Obama's Do-It-Yourself Approach Turns to Education

As with practically every other area of policy, the president isn't waiting for Congress anymore.

President Barack Obama speaks on the economy at North Carolina State University in Raleigh, North Carolina on January 15, 2014. (National Journal)

With the federal government, particularly congressional Republicans, reluctant to put much money into education initiatives, President Obama is going it alone to enact reforms.

A Fox News education editorial published Wednesday by House Speaker John Boehner hints at why. In his op-ed, "Why School Choice Opens a Door to the American Dream," Boehner praised private and charter schools as the big educational equalizer. "When parents have the ability to select the best learning environment for their kids, they thrive and so do their communities," he wrote ahead of National School Choice Week.

Unable to get much done in Congress, the Obama administration is taking its education agenda straight to university presidents, foundation heads, and the media. And that's why I was invited to the White House last week to listen to senior administration officials tout their recent brokered deals with around 100 college presidents who've pledged to expand higher-education opportunities for low-income and minority students. (Yes, I'm doing more or less what they wanted — telling you about it. But the initiative is significant because it's an actionable response to a long-popular yet largely unaccomplished talking point.)

The effort, officials at the briefing said, was designed to emphasize areas where there's an opportunity to make a big impact even without Congressional legislation. They spoke of reducing inequalities in advising and test preparation, of strengthening remediation to support student success at college, and of helping students access information about scholarships. They also described waiving fees that keep low-income students from applying to multiple schools, something middle-class kids do without thinking.

All of these concrete actions, meant to further economic mobility and help close the opportunity gap, will go into effect without Congress passing a bill.

"In a perfect world, we'd be investing hundreds of millions more," one of the officials said at the briefing. "That's not the hand we've been dealt. So you either cry about that, or you just get to work."

Education was a favorite talking point for candidate Obama, but reform hasn't been easy. In 2008, Obama campaigned on rewriting the unpopular No Child Left Behind law but he couldn't do it without Congress, which never got its act together to rewrite the act. His signature reform, Race to the Top, a $4.35 billion initiative created to spur innovation and reforms in K-12 education, was passed as part of the American Recovery and Reinvestment Act in 2009 — before Republicans regained control of the House.

The White House's do-it-yourself approach to policy implementation has been well documented in Obama's second term.
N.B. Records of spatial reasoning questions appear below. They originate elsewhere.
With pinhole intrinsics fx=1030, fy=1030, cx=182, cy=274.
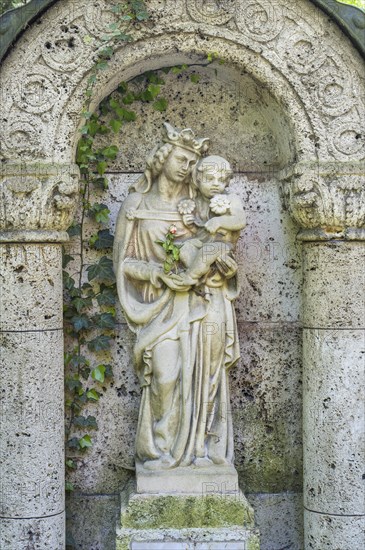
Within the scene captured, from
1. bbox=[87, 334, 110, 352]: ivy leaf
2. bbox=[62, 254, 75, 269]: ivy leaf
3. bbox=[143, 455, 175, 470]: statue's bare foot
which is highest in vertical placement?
bbox=[62, 254, 75, 269]: ivy leaf

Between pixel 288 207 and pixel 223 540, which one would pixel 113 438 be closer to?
pixel 223 540

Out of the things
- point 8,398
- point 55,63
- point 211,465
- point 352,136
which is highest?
point 55,63

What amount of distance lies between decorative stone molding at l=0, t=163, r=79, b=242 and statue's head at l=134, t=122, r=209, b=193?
1.71 ft

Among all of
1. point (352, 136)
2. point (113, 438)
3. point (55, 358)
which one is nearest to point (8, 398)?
point (55, 358)

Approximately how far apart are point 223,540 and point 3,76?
2.75 m

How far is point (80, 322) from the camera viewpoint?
595cm

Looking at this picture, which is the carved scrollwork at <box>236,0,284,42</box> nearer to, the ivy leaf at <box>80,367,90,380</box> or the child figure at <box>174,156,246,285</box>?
the child figure at <box>174,156,246,285</box>

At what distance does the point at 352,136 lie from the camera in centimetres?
562

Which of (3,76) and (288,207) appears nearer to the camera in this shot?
(3,76)

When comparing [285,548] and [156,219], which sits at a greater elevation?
[156,219]

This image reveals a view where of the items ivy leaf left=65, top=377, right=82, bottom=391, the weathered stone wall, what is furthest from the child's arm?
ivy leaf left=65, top=377, right=82, bottom=391

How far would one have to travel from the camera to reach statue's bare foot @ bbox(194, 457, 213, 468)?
5.64 m

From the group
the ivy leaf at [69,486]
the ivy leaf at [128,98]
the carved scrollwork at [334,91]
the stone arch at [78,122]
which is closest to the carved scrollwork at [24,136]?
the stone arch at [78,122]

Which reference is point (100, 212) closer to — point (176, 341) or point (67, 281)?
point (67, 281)
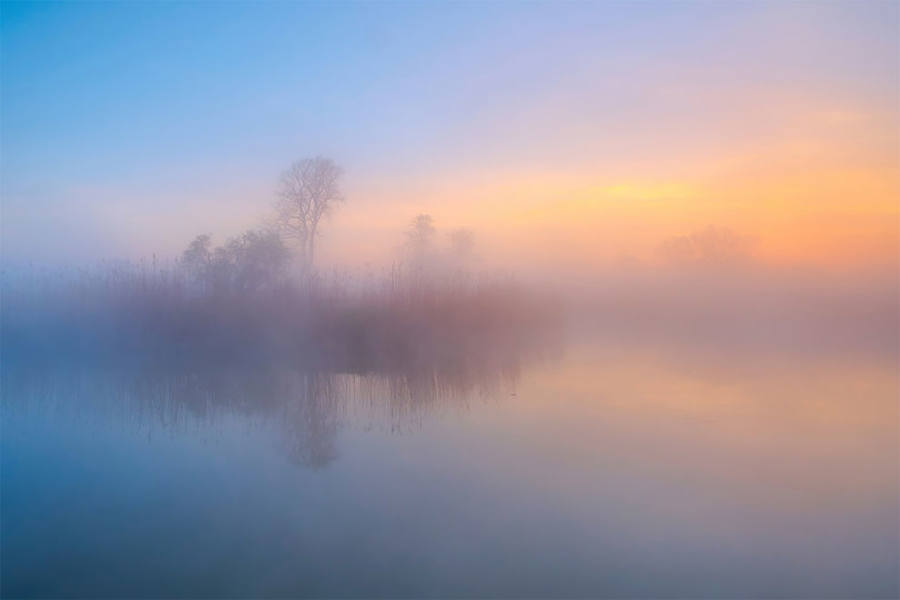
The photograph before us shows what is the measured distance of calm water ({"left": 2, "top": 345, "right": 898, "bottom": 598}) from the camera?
9.37 feet

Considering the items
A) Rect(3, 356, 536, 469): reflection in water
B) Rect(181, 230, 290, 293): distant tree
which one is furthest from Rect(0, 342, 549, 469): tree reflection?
Rect(181, 230, 290, 293): distant tree

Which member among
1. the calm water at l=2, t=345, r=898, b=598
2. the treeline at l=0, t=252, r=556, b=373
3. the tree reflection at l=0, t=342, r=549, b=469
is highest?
the treeline at l=0, t=252, r=556, b=373

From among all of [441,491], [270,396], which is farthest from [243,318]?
[441,491]

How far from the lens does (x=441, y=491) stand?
3918 millimetres

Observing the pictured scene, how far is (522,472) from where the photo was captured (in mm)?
4320

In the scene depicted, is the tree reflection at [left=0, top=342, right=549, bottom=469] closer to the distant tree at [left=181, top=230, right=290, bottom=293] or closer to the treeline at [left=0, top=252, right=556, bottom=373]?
the treeline at [left=0, top=252, right=556, bottom=373]

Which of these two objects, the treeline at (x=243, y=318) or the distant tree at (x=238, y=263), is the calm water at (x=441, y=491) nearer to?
the treeline at (x=243, y=318)

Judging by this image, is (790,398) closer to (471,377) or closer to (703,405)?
(703,405)

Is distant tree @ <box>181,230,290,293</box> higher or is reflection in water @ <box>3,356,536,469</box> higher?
distant tree @ <box>181,230,290,293</box>

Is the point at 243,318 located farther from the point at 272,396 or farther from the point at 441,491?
the point at 441,491

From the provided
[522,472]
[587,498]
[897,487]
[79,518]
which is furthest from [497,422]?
[79,518]

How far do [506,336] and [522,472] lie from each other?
24.1 ft

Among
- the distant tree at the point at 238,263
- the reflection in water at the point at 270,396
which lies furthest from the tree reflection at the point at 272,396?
the distant tree at the point at 238,263

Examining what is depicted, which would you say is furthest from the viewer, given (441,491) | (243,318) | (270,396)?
(243,318)
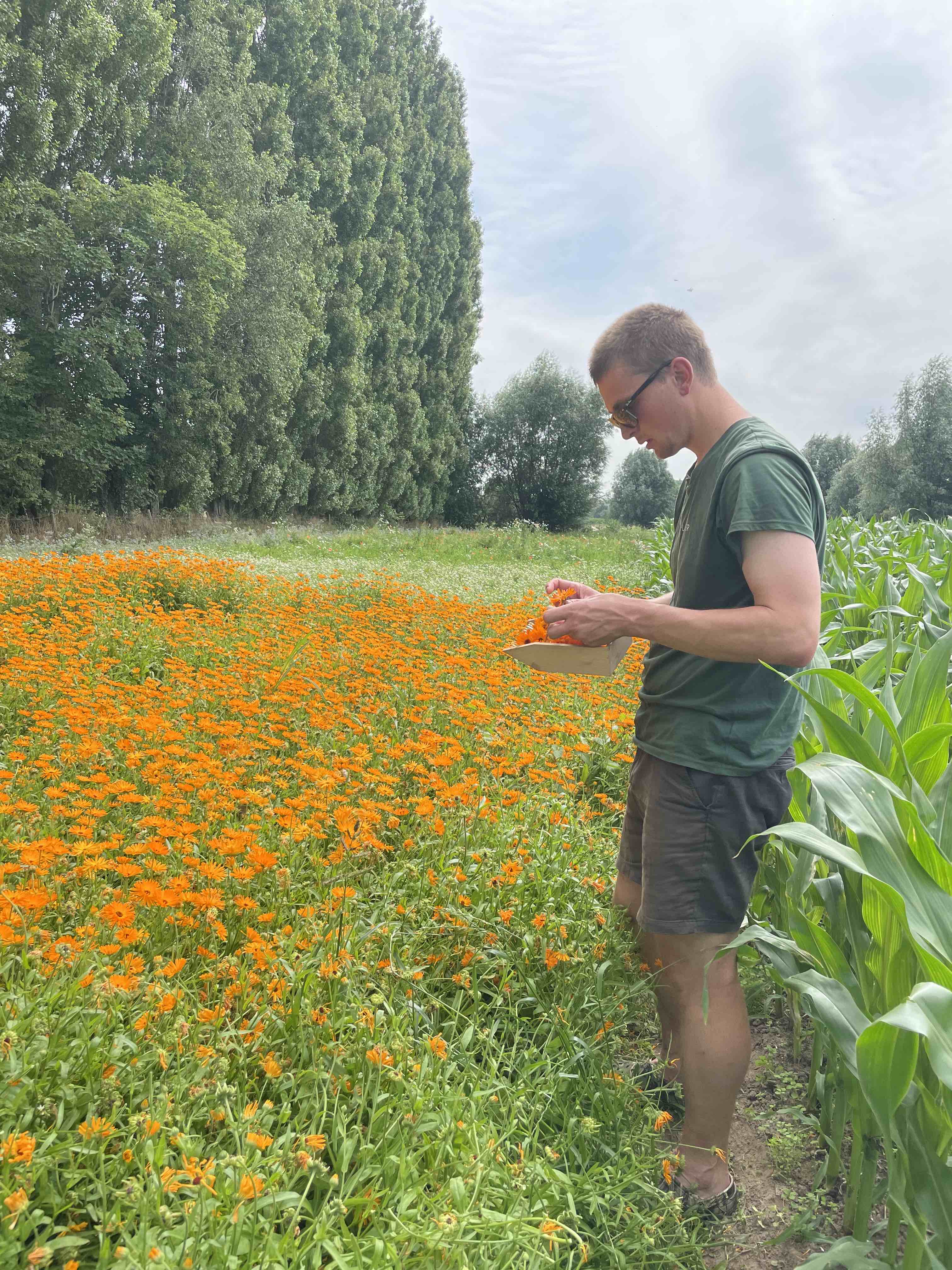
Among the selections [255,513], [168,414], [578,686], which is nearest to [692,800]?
[578,686]

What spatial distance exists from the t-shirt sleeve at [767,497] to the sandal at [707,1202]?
1.54 m

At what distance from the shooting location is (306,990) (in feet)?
6.03

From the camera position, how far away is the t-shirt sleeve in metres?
1.75

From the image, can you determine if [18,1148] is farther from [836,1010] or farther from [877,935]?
[877,935]

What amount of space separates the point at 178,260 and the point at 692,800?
56.1 ft

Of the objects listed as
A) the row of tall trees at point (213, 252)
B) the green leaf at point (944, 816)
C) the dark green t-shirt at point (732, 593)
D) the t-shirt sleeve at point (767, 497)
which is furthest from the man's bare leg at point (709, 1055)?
the row of tall trees at point (213, 252)

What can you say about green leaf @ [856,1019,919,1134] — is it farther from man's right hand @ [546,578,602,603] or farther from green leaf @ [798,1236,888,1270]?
man's right hand @ [546,578,602,603]

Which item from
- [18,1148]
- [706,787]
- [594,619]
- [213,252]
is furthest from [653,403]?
[213,252]

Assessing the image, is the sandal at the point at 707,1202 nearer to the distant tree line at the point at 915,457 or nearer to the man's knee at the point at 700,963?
the man's knee at the point at 700,963

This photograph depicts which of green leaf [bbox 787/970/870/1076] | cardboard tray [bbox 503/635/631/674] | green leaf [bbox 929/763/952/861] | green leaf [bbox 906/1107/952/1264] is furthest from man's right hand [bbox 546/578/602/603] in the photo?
green leaf [bbox 906/1107/952/1264]

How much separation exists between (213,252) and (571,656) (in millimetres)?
16336

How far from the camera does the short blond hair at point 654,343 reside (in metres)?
2.02

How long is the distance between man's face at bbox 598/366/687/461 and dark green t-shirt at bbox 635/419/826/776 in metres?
0.12

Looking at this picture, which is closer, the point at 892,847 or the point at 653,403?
the point at 892,847
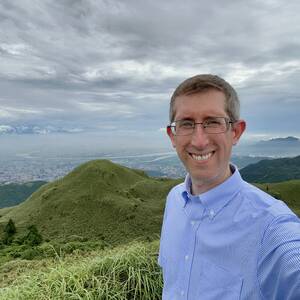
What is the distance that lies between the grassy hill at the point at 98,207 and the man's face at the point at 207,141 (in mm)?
55002

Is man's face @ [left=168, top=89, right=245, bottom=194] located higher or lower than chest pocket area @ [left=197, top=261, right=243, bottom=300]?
higher

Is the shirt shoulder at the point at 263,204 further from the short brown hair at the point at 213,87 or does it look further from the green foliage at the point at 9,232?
the green foliage at the point at 9,232

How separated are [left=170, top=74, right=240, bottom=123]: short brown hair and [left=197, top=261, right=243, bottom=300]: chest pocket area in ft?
4.70

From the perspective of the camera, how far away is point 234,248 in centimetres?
290

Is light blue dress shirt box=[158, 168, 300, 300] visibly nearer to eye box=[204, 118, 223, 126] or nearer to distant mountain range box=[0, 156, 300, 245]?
eye box=[204, 118, 223, 126]

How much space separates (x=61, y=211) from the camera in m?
70.4

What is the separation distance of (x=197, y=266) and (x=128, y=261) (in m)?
4.20

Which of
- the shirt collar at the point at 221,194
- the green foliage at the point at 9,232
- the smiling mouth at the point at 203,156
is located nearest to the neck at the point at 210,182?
the shirt collar at the point at 221,194

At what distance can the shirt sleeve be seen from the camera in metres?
2.40

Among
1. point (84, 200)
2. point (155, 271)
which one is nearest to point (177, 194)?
point (155, 271)

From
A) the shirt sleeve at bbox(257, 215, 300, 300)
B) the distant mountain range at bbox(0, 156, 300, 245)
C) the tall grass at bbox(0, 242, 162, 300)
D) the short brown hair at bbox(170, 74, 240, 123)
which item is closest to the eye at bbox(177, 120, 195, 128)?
the short brown hair at bbox(170, 74, 240, 123)

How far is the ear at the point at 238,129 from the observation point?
3453 mm

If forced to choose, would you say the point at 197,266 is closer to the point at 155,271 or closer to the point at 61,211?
the point at 155,271

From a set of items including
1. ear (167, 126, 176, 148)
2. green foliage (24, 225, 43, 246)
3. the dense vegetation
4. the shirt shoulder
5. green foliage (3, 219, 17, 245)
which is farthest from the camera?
green foliage (3, 219, 17, 245)
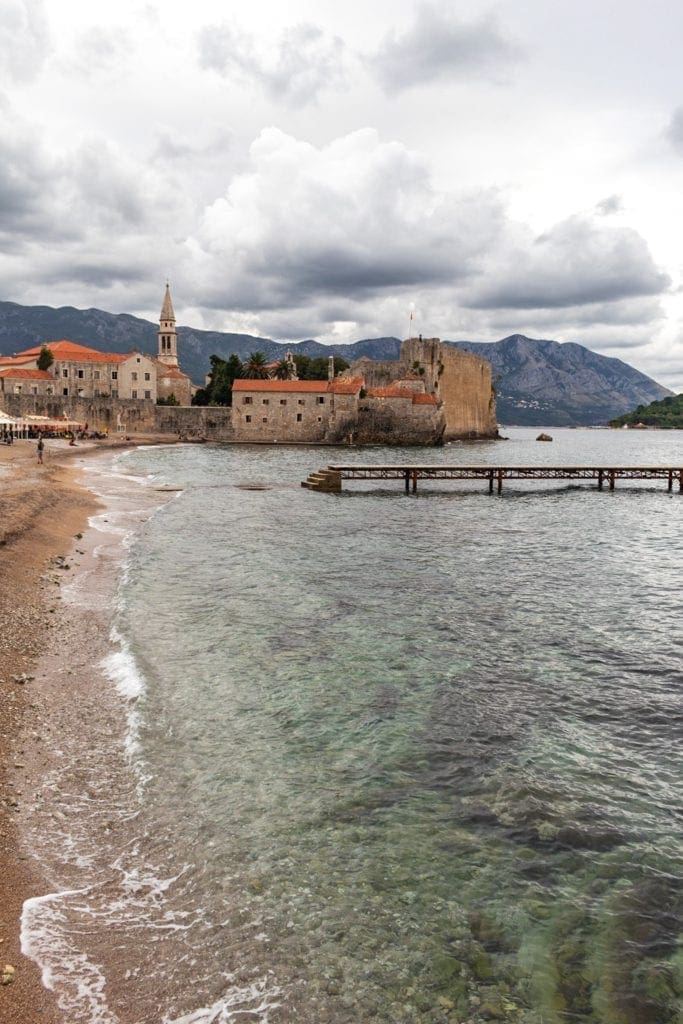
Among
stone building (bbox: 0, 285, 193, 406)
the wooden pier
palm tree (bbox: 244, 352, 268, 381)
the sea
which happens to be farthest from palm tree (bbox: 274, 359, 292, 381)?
the sea

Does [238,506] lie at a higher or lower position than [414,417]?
lower

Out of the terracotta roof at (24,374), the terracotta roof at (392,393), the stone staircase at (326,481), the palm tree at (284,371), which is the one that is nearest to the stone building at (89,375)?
the terracotta roof at (24,374)

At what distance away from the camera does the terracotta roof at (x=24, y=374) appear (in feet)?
302

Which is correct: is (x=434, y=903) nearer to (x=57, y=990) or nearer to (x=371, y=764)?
(x=371, y=764)

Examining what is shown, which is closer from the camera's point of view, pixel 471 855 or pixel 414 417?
pixel 471 855

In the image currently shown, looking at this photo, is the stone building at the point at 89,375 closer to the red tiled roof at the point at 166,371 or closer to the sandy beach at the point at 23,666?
the red tiled roof at the point at 166,371

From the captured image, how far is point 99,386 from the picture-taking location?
9794cm

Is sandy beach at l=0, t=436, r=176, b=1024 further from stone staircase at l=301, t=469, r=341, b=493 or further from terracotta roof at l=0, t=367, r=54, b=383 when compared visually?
terracotta roof at l=0, t=367, r=54, b=383

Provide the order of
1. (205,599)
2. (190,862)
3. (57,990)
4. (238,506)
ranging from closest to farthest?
(57,990)
(190,862)
(205,599)
(238,506)

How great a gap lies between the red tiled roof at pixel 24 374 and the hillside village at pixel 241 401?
0.13 metres

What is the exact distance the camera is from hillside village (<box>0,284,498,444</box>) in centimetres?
9169

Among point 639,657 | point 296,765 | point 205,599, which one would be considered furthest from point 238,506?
point 296,765

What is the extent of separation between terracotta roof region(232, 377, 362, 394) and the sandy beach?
2432 inches

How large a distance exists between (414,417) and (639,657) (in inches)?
3198
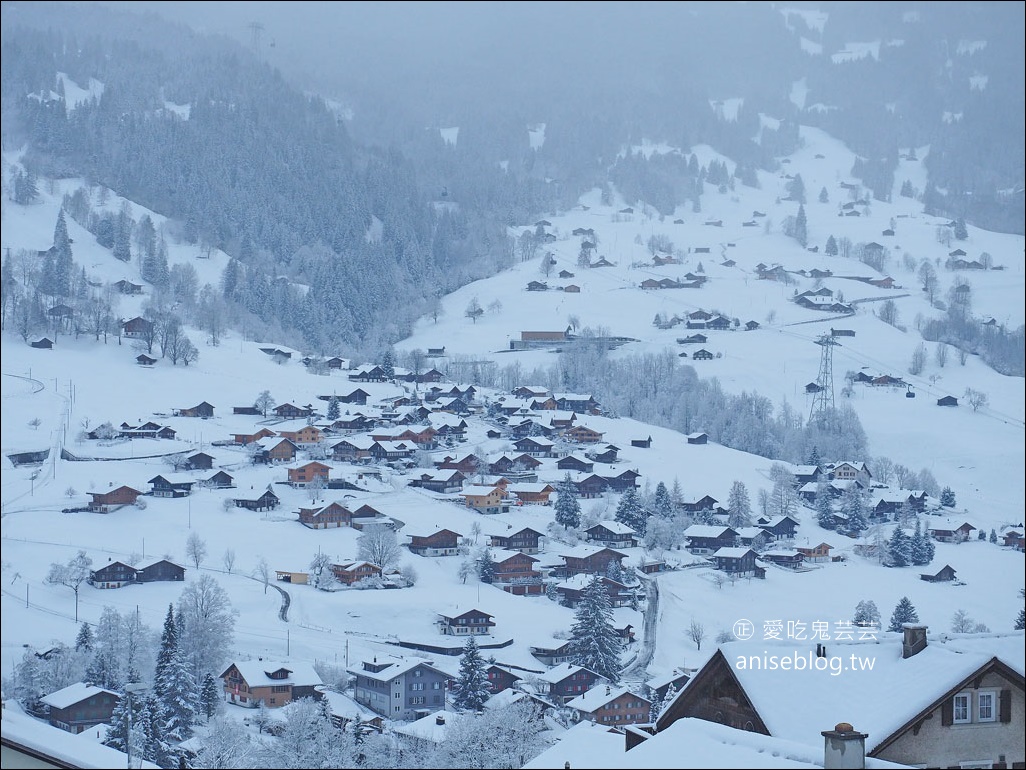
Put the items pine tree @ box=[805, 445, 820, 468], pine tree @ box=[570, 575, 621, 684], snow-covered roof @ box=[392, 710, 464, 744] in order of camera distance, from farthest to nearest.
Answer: pine tree @ box=[805, 445, 820, 468] → pine tree @ box=[570, 575, 621, 684] → snow-covered roof @ box=[392, 710, 464, 744]

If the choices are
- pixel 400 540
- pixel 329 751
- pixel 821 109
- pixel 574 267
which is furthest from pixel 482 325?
pixel 821 109

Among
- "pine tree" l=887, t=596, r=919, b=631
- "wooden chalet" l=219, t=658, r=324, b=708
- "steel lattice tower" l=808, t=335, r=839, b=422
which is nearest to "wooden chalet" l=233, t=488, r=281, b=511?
"wooden chalet" l=219, t=658, r=324, b=708

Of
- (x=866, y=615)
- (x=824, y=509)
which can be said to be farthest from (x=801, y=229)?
(x=866, y=615)

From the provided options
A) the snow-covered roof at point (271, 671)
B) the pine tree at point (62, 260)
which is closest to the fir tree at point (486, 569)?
the snow-covered roof at point (271, 671)

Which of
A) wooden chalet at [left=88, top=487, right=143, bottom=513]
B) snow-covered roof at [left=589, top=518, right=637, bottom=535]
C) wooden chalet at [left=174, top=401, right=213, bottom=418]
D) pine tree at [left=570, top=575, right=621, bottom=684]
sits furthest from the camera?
wooden chalet at [left=174, top=401, right=213, bottom=418]

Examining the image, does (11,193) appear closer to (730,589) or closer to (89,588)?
(89,588)

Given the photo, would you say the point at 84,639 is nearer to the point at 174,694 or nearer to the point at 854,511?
the point at 174,694

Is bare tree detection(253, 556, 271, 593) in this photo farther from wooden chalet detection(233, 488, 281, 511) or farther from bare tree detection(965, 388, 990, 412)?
bare tree detection(965, 388, 990, 412)
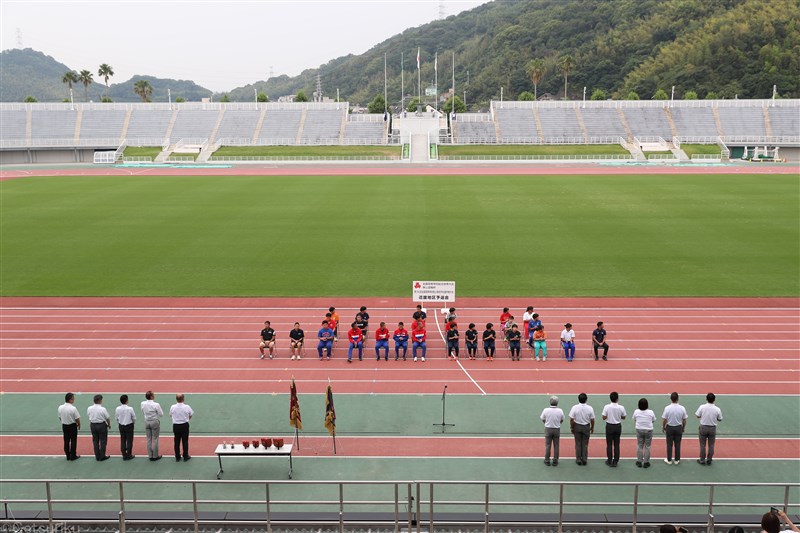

It's observable in immigration policy, where the president unilaterally granted undocumented children brought to America illegally by their parents the right to stay, as well as in climate policy, where he used executive powers to fastidiously regulate the industry that spews the most greenhouse gas into the air. On health care and guns, two of the more politically divisive issues of his presidency, the president used executive authority to enact policies he specifically tried and failed to get through Congress.

A former constitutional law professor, Obama has said he didn't want to go around Congress but that the legislature's refusal to negotiate on everything from housing reform to government funding and the debt limit has forced him to look elsewhere.

"It's gotten so bad that the president feels compelled to act with executive authority, and is doing so without compunction," said Paul Bledsoe, a former Clinton White House climate adviser, told National Journal this fall. "In the first term, he did so with reluctance. Now he's embracing it."

This new push on education is a variation on that theme, relying on educational leaders around the country instead of elected officials in Washington. Still, as Ronald Brownstein wrote recently, there's no silver bullet to close the opportunity gap and the administration's actions last week, while well received, are not enough.

"The White House conference shined a useful spotlight," wrote Brownstein of the effort, "but many forces must be reversed for higher education to truly expand opportunity: rising costs; the shift in public university funding from taxpayers to parents; restrictions on affirmative action; and the trend of colleges redirecting their scholarship dollars from needy families toward academic stars intended to raise their national rankings."

Look for more of that in the realm of education these next two years, but don't count on it coming from Congress.